# Magnetic Dipoles & eq's

1. Aug 19, 2004

### pervect

Staff Emeritus
here seems to be some interest in magnetic dipoles, such as spinning electrons, and current loops. So I thought I would start a thread and present some of the relevant equations that describe the forces and fields generated by magnetic dipoles.
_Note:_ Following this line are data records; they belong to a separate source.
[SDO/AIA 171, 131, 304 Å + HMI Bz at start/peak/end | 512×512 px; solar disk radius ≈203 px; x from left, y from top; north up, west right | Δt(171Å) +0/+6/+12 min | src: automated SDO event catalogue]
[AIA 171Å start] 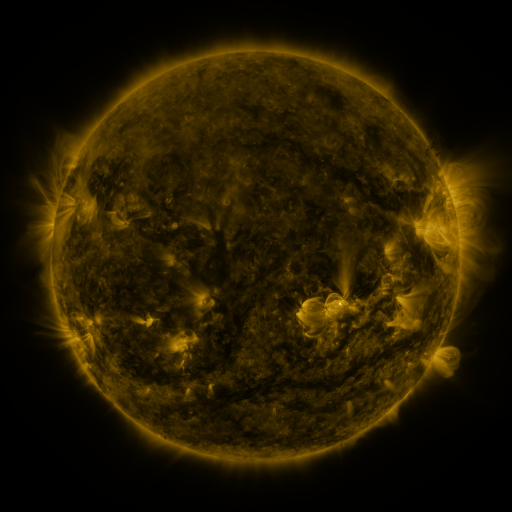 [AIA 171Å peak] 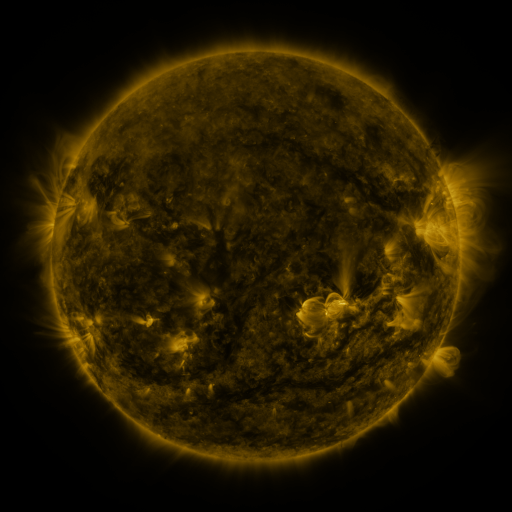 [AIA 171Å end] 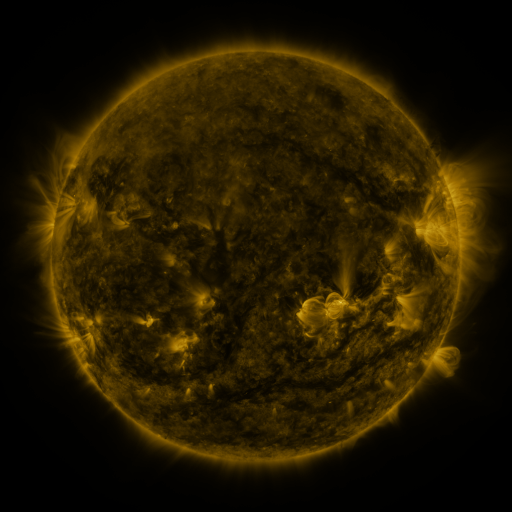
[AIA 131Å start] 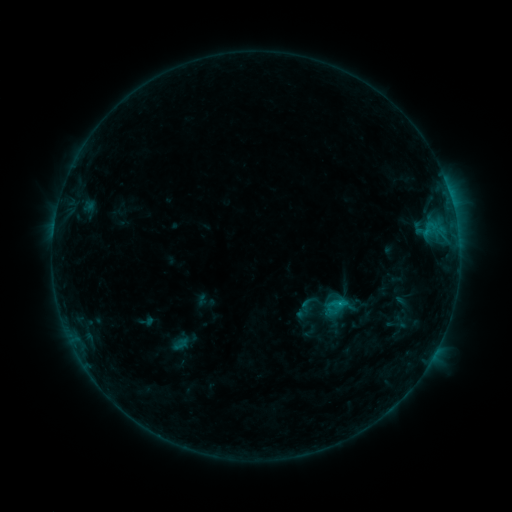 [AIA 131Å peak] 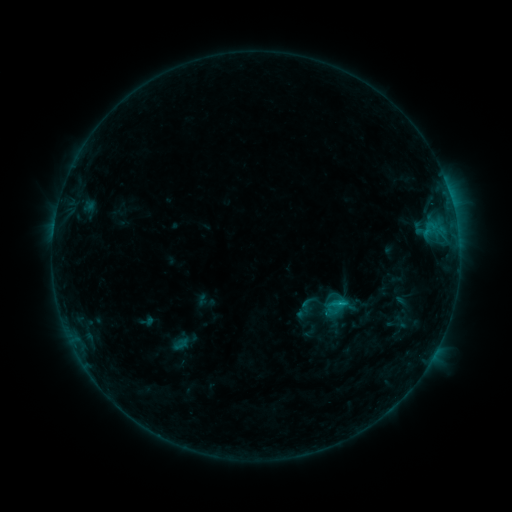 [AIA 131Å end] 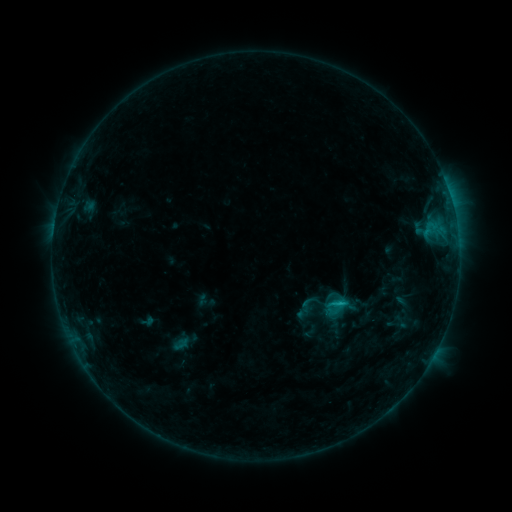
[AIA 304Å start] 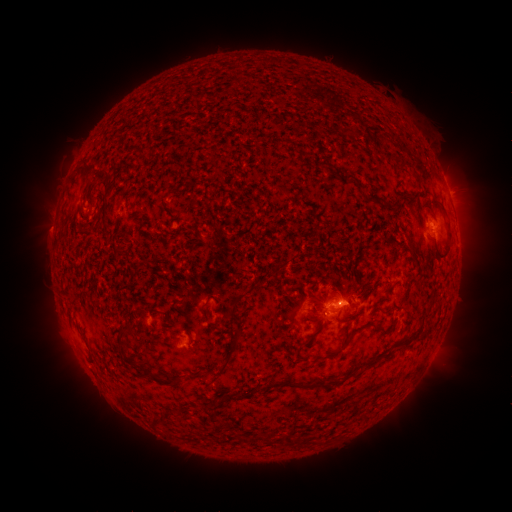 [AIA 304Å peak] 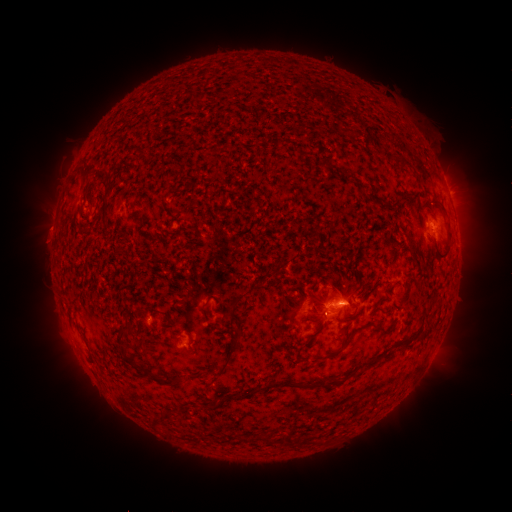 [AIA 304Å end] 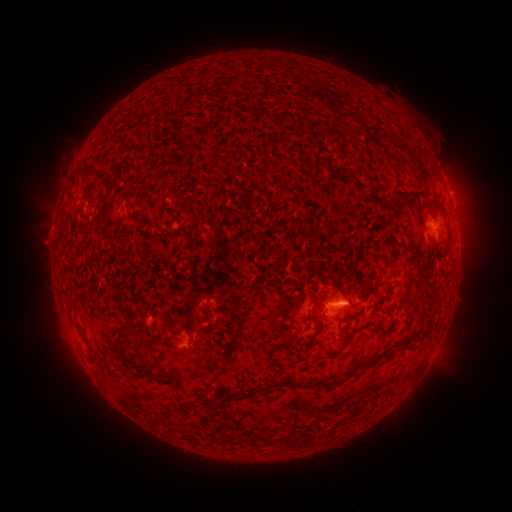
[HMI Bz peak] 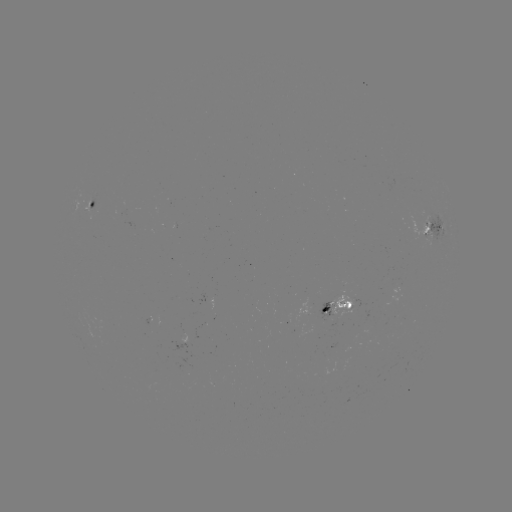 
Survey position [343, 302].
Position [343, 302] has B9.9 flare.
These equations are very similar to those for electric dipoles, BTW.

A current loop with an area A and carrying a current i has a
magnetic dipole moment of $$\mu = i A$$. The dipole moment is sometimes expressed as a vector $$\vec{\mu}$$ in which case the vector is perpendicular to the area A.

Some useful properties of the diople moment are given below

Torque generated by an external field $$\vec{\mu} \times \vec{B}$$

Energy in an external field $$-\vec{\mu} \cdot \vec{B}$$

Field from dipole at distant points along axis |B| = $$\frac {\mu_0}{2 \pi} \frac {\mu}{r^3}$$

Field from dipole at distant points along bisector |B| = $$\frac {\mu_0}{4 \pi} \frac {\mu}{r^3}$$

Field from dipole, vector form $$\vec{B} = \frac {\mu_0 \mu}{4 \pi r^3} (2 cos(\theta) \vec{r} + sin(\theta) \vec{\theta})$$

Net force on dipole from a constant magnetic field zero

Net force on a dipole from a varying magnetic field $$\nabla (\vec{\mu} \cdot \vec{B})$$

Note that the force between two dipoles will drop off with the 4th power of the distance - as the field generated by a dipole is proportional to 1/r^3, the gradient of the field is proportional to 1/r^4, and the force will be the dipole moment multiplied by the field gradient.

Last edited: Aug 19, 2004
2. Aug 19, 2004

### krab

"Constant" or "varying" usually means w.r.t. time. I think here you mean w.r.t. space, so common usage is "uniform" or "non-uniform".

3. Aug 20, 2004

### pervect

Staff Emeritus
Yes, thats what I mean. To develop a net force, one needs the field to be different at the two ends of the dipole, which means that the field must be varying in space.